ЗАДАНИЕ A -> Выпишите из записей все строки, где встречается слово "onion", с учетом регистра букв.
━━━━━ ИСХОДНЫЙ ТЕКСТ
Петр Воробьев, летчик самолета, утром 14 апреля доставившего Гагарина из Куйбышева в Москву, был одним из тех, кто выпускал космонавта на трап: “Застегнут. Галстук вроде нормально – а на ботинки не обратил внимание. Дверь открыл – он пошел – идет по трапу – я глянул сзади – смотрю: у него шнурок вот так ходит правый. Меня аж пот прошиб”{14}.

Гагарин знал, что ему предстоит долгий трудный день.

От трапа самолета к трибуне вела красная ковровая дорожка – “длинная-предлинная”{13}. Довольно быстро выяснилось, что пройти ее – под взглядами первых лиц государства и камерами – будет нелегко: “Вот сейчас наступлю на него и при всем честном народе растянусь на красном ковре. То-то будет конфузу и смеху – в космосе не упал, а на ровной земле свалился…”{13}. Чертов шнурок, продолжает Воробьев, “полностью был распущен, вот так телепался. Он заметил – и замедлил движение, приостановился. У меня аж сердце екнуло – сейчас станет завязывать, а на него ж весь мир смотрит, дорожка красная 100 метров длиной. Он с трапа когда сходил – он <шнурок> бьет по ногам. А он пошел строевым”{14}.
━━━━━━━━━━
━━━━━ ПРЕДОСТАВЛЕННЫЕ ЗАПИСИ
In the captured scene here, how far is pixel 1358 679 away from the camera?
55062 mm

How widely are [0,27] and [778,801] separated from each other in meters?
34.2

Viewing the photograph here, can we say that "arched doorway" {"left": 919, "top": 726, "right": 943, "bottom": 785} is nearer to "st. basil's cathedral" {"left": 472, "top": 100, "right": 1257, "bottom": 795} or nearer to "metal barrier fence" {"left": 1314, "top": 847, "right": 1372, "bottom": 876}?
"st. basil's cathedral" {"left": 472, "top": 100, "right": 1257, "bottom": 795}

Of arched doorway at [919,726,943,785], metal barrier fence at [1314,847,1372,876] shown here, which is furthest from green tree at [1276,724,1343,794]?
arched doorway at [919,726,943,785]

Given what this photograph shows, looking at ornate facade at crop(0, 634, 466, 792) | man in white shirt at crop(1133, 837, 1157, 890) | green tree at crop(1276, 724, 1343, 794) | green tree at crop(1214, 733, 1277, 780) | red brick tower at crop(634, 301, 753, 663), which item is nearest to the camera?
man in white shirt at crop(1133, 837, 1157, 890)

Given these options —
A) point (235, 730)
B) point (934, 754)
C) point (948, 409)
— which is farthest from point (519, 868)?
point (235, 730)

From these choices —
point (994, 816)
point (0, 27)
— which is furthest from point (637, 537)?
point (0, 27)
━━━━━━━━━━
━━━━━ ПРЕДОСТАВЛЕННЫЕ ЗАПИСИ
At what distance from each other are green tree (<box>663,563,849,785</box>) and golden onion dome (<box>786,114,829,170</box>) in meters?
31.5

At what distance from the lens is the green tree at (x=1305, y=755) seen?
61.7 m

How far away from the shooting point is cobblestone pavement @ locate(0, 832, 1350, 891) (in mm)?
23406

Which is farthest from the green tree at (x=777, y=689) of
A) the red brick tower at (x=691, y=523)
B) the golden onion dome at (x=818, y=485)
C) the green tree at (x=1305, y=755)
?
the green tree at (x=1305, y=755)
━━━━━━━━━━
━━━━━ ПРЕДОСТАВЛЕННЫЕ ЗАПИСИ
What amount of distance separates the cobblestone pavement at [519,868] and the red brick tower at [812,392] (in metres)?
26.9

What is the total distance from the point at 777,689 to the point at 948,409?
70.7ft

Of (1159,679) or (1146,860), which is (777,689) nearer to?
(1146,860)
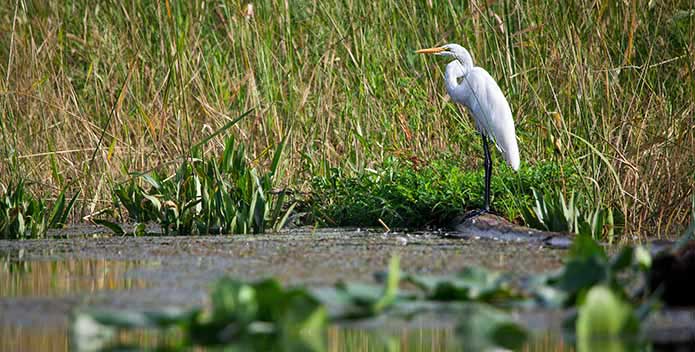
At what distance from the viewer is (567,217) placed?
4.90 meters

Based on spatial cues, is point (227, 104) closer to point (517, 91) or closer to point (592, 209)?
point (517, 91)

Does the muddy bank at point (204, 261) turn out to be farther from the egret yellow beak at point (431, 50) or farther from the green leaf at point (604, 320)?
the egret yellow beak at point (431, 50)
━━━━━━━━━━
ЗАДАНИЕ B -> Назовите все предметы одежды и обуви, а также их детали, которые упоминаются в тексте о прилете Гагарина в Москву.

ОЖИДАЕМЫЙ ОТВЕТ A ->
At what distance from each other are green tree (<box>663,563,849,785</box>) and golden onion dome (<box>786,114,829,170</box>) in meters?
B) the golden onion dome at (x=818, y=485)

ОЖИДАЕМЫЙ ОТВЕТ B -> Галстук, ботинки, шнурок.